On this last point in your post, it is now I who beg to differ. Field
Day serves no useful purpose as an emergency exercise? Personal
experience here would seem to indicate otherwise.
[snip]
If this were 1950, I would agree that ARRL Field Day is a relevant and
valuable exercise. Today, I disagree. Sad truth is, the element least
welcome at the Federal/State civil emergency authorities table is the
amateur radio community. The federal/state power structure and
self-perpetuating control structure are increasingly hostile to
"amateur" intrusion as any truly significant part of the professional
organization mission.
Things have changed greatly in the last 40-50 years, and most
catastrophically during the government's rush to "absolute security"

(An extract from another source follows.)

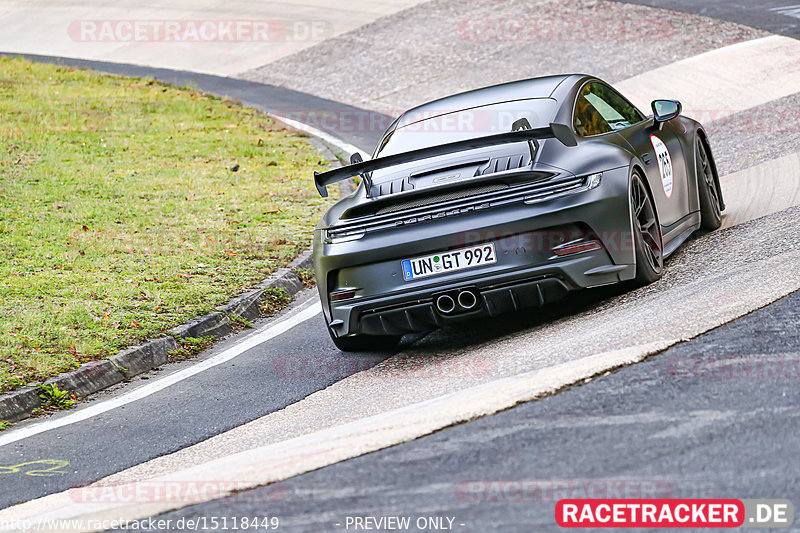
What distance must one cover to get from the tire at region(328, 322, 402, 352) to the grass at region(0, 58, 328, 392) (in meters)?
1.50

following 09/11/01. The "involved citizen" is honored in lip service
only nowadays. Perhaps this is why the old guard at the ARRL is
frantically trying to find a new look for the old ARES .. hoping against
hope to cloak it in digital, commercial, internet garb (WinLink 2000) to
make it appear more attractive to the federally-dominated emergency
structures.
Field Day used to be fun, any maybe it still is .. but it sure is
pointless for anything serious .. unless you're thinking we'll be
tapping out CW on scavenged, converted transistor radios from our caves
during the post-nuclear accident epoch.